- _Stored data entries_:
-*-*-

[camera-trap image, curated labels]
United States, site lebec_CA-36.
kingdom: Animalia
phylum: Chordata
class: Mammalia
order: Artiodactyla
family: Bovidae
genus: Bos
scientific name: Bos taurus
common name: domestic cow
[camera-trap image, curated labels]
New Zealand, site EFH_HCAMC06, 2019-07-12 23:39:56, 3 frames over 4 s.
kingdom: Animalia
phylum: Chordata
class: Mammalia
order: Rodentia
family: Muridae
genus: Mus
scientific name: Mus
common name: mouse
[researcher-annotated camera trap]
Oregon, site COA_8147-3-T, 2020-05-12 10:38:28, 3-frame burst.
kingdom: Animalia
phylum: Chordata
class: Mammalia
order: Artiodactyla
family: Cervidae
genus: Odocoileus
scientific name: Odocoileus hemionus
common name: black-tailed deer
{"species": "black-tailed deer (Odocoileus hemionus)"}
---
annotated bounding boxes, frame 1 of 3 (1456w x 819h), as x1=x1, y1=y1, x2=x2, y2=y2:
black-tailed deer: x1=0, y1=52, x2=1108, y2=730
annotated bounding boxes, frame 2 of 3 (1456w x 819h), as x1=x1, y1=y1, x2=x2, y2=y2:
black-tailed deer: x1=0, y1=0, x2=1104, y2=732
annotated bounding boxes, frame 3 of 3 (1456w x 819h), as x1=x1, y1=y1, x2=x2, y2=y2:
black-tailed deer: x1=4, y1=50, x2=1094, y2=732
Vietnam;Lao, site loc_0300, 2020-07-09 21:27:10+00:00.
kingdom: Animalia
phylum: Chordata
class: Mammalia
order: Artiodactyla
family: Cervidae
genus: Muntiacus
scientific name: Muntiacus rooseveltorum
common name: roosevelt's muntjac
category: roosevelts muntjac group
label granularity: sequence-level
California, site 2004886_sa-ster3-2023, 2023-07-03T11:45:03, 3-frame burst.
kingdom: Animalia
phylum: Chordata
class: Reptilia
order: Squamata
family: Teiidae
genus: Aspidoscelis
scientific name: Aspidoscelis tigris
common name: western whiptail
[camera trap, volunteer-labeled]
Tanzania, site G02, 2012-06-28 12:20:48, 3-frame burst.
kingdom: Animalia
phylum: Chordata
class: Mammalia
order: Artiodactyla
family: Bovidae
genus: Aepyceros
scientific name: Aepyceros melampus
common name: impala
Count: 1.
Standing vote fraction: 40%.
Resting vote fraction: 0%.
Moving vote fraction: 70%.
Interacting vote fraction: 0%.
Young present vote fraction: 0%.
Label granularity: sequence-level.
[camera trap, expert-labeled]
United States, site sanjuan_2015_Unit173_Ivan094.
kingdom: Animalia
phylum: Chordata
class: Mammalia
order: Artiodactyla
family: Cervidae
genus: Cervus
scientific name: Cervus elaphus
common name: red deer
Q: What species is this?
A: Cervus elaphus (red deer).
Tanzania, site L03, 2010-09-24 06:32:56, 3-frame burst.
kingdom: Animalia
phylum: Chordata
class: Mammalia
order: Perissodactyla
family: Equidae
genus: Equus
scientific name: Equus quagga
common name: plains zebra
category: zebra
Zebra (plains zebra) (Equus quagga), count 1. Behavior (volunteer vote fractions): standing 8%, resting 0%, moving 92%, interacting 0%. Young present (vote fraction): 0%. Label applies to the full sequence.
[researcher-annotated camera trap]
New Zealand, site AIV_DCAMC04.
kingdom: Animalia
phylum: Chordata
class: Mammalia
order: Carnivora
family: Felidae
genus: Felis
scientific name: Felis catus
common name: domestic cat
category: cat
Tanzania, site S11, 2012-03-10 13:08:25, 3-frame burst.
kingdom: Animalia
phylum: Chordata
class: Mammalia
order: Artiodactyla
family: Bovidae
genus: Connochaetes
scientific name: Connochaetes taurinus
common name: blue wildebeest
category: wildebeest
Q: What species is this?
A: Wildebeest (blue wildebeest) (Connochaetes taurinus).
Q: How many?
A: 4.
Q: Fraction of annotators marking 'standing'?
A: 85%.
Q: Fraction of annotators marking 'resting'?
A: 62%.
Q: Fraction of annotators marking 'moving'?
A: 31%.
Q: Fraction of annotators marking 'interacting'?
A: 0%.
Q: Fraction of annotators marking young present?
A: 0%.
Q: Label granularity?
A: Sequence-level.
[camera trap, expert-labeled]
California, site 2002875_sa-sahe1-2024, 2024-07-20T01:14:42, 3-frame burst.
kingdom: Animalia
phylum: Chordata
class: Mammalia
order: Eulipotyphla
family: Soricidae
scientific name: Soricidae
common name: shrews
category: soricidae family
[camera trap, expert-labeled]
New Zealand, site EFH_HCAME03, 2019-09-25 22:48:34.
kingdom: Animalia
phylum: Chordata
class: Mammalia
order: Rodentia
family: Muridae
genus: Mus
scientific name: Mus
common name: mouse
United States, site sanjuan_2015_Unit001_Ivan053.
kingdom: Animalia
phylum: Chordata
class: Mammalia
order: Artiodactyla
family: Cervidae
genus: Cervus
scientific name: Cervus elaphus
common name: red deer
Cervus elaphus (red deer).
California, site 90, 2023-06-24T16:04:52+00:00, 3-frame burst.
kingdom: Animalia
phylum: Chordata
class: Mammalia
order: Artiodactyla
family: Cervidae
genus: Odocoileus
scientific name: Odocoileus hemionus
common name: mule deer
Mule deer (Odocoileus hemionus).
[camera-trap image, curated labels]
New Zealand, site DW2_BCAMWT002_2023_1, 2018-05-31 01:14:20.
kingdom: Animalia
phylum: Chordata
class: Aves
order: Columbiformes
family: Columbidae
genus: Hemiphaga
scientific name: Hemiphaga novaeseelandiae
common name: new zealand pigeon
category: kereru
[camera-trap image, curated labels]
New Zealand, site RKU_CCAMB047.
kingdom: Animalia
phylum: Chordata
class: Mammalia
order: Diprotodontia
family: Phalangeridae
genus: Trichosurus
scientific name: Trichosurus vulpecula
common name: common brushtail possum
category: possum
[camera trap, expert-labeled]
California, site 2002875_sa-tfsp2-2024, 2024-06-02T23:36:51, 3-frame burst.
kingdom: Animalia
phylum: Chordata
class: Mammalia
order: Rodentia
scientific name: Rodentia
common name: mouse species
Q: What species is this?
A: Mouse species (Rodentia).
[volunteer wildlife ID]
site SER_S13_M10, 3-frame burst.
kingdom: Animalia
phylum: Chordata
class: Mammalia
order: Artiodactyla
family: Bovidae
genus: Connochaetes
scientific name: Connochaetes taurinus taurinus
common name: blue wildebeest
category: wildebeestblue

-*-*-

- _Task directions_: Across the records above, show each line containing the word "granularity".

- _Your solution_:
label granularity: sequence-level
Label granularity: sequence-level.
Q: Label granularity?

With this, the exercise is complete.